「尊厳死」は、1981年、世界医師会協会総会において、リスボン宣言という形で採択されています。これは国際的に同意されたもので、"患者は最新の医学知識に基づき、苦痛の除去を受ける権利を有する。患者は人間的な終末期ケアを受ける権利を有し、またできる限りの尊厳を保ち、かつ、安楽に死を迎えるためのあらゆる可能な助力を与えられる権利を有する。"と宣言されています。これが今の患者が持つ尊厳死の権利となっています。
また、患者本人の意思によってスパゲティ症候群のような延命を拒否し、安らかで自然な死を迎えることを宣言する「リビングウイル」というものがあります。これは、尊厳死を希望する遺言書です。自分でどのような治療をして欲しいかを伝えておくもので、万が一、治療内容を判断することができない状態に陥っていても、これが提出されていれば、書面に従って治療方針を決めていくことができます。

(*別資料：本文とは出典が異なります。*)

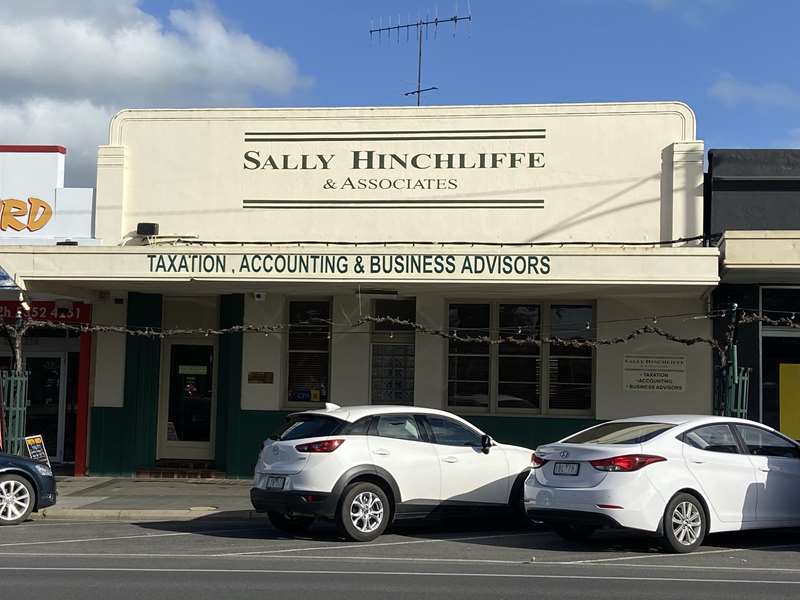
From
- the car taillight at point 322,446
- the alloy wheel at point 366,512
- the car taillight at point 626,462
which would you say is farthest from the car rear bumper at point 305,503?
the car taillight at point 626,462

このリビングウイルが提出されているからといって、亡くなるまで何の処置も受けずにいるわけではありません。身体的・精神的に痛みがあればその痛みを取り除き、急性の変化があれば、そのための治療が行われます。リビングウイルとは、必要な対応だけを受けながら最後を安楽に迎えたい、そのための努力をして欲しいということを伝える遺言書です。